Structure, function, and inhibition of bacterial Arr ADP-ribosyltransferases

Abstract

Antibiotic resistance is a significant challenge to public health and requires innovative strategies to overcome bacterial infections resistant to multiple drugs. Bacterial species have developed various antibiotic resistance mechanisms, including producing enzymes like Arrs. These bacterial ADP-ribosyltransferases modify the rifamycin antibiotic through ADP-ribosylation, causing its inactivation by inhibiting its ability to bind to the β subunit of RNA polymerase. This study aimed to identify novel inhibitors targeting ADP-ribosyltransferases (Arrs) in Mycobacterium smegmatis (MsArr), Pseudomonas aeruginosa (PaArr), Stenotrophomonas maltophilia (SmaArr), and Mycobacterium abscessus (MaArr). Successful cloning, expression, and enzymatic confirmation of Arrs were achieved.
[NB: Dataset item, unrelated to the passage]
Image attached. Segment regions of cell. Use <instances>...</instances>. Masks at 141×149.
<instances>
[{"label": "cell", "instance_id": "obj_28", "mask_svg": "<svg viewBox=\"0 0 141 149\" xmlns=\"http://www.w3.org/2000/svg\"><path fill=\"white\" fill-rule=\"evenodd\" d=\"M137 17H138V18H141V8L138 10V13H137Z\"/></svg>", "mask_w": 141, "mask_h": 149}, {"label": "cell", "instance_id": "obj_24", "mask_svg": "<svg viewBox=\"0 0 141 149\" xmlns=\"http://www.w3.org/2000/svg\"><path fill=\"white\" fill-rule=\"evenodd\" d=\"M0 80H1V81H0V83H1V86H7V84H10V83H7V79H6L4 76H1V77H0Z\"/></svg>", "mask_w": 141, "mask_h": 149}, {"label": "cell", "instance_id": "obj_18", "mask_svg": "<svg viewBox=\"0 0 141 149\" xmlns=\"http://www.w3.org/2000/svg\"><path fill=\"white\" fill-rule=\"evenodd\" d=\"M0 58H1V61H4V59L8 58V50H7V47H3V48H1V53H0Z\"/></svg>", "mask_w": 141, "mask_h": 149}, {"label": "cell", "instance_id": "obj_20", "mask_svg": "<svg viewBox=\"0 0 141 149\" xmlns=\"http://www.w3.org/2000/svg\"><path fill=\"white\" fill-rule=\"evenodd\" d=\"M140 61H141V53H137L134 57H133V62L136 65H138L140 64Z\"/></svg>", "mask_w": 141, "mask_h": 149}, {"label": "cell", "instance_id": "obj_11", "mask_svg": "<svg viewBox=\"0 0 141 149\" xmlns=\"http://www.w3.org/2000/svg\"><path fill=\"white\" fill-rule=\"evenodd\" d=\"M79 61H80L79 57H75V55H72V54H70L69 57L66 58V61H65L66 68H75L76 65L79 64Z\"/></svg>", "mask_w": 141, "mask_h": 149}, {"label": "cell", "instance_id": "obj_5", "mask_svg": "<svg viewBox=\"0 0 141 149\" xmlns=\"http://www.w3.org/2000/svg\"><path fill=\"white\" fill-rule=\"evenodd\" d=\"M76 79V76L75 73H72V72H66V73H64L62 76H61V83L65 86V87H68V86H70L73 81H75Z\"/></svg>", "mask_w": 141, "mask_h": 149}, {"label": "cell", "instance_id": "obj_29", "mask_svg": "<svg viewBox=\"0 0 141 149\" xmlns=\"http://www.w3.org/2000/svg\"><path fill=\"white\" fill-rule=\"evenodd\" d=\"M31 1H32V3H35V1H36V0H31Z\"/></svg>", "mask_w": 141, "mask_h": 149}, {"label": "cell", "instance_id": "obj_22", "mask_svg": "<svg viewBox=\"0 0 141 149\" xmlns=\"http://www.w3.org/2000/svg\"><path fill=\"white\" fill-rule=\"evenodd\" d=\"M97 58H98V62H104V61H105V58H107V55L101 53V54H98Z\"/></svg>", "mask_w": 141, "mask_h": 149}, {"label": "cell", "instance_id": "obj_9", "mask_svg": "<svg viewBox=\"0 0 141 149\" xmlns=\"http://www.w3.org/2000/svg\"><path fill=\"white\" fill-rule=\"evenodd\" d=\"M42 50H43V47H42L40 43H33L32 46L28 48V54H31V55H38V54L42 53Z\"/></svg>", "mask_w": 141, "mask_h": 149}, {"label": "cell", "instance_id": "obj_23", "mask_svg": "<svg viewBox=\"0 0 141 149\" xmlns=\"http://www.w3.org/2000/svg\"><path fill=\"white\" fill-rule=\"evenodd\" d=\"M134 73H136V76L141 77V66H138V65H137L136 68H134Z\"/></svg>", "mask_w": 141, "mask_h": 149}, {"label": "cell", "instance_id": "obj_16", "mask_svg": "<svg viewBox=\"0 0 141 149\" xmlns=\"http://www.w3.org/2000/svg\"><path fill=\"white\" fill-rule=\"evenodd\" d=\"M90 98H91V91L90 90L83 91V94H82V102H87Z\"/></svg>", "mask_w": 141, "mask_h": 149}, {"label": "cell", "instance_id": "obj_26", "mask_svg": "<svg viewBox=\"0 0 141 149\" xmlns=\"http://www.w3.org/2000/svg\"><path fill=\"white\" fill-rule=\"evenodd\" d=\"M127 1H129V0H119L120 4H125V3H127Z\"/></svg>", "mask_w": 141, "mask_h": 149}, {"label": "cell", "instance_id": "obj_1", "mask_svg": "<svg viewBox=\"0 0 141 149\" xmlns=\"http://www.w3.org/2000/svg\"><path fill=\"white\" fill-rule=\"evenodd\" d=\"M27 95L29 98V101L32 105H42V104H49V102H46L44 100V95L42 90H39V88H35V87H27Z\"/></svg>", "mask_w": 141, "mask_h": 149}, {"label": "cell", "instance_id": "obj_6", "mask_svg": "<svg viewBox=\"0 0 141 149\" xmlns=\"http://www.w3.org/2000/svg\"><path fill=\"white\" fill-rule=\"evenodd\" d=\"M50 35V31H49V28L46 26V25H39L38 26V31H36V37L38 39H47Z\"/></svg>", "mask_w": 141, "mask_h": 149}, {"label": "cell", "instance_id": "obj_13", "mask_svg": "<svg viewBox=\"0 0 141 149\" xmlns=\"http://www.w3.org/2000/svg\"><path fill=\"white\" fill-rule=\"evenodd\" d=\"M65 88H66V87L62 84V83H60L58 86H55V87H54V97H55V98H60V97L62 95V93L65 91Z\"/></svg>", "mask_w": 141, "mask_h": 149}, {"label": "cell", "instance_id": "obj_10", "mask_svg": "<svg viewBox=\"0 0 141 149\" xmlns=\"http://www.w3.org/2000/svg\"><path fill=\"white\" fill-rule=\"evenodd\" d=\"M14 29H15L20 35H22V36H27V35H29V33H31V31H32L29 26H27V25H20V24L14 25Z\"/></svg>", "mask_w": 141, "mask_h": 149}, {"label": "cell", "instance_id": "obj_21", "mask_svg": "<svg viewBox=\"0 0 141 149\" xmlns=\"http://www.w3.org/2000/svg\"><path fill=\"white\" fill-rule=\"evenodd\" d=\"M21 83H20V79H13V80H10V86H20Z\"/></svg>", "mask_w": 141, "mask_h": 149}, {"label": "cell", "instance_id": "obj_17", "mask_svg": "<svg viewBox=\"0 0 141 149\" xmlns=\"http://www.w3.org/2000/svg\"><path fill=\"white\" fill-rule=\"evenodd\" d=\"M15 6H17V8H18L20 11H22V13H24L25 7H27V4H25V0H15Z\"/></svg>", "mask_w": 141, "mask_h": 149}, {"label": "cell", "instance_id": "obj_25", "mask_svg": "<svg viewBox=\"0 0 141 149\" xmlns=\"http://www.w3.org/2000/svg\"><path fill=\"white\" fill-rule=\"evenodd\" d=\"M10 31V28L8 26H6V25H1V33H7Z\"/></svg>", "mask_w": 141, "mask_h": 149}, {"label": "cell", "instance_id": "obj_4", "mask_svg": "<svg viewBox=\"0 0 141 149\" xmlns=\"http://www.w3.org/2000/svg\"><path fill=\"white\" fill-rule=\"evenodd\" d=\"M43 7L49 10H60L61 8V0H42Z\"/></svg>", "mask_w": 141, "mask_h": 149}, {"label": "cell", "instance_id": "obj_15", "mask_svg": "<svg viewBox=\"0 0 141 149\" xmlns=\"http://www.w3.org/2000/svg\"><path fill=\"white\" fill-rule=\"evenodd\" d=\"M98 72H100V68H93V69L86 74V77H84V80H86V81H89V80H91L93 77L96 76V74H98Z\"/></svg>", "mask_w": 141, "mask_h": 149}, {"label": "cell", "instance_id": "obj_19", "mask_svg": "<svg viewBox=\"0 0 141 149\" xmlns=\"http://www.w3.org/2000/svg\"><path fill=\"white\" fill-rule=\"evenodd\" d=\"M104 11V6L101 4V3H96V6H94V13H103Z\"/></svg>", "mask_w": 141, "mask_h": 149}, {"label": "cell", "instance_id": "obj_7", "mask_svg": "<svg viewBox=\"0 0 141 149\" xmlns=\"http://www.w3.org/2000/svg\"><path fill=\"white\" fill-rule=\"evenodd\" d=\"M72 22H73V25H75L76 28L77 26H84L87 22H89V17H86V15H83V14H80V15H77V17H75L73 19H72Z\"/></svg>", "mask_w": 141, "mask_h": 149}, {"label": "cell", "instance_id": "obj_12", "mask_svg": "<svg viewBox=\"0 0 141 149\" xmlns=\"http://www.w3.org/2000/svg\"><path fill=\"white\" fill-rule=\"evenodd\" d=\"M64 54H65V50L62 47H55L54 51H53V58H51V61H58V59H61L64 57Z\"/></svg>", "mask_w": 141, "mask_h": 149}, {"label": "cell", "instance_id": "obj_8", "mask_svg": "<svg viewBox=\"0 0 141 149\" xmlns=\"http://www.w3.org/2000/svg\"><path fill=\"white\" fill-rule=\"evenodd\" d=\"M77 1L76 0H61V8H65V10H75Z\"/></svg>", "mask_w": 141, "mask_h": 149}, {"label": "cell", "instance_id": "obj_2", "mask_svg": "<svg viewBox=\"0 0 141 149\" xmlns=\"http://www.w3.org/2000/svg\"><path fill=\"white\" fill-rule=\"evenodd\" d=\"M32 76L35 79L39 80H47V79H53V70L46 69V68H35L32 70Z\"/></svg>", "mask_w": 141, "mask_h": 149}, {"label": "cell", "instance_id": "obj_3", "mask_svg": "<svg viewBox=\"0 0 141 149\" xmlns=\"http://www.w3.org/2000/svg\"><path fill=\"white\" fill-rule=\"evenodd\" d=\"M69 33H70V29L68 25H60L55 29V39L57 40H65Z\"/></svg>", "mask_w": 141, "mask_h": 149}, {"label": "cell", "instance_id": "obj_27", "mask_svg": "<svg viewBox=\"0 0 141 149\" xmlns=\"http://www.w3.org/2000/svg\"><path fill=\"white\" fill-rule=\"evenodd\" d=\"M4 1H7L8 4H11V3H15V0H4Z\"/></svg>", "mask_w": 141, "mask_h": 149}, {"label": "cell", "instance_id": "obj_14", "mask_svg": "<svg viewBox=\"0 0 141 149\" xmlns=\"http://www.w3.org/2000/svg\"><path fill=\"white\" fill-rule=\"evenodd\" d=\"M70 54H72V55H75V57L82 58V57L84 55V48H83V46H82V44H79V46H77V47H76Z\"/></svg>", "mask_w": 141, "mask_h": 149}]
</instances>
Potential inhibitors were discovered through screening of transferase-targeted inhibitor libraries with a fluorescence assay measuring NAD+ consumption. Best inhibitors had nanomolar IC50 values and stabilized Arrs in a thermal shift assay in NanoDSF analysis. Furthermore, structural elucidation was achieved through X-ray crystallography of PaArr and MsArr together with inhibitors. Notably, the crystal structure of PaArr revealed unique structural differences, distinguishing it from MsArr. These findings might offer promising paths for developing effective approaches to combat antibiotic resistance. Additionally, targeting Arrs in vivo may shed light on the diverse functional roles of Arrs that are currently poorly understood, leading to a more comprehensive understanding of their potential impact.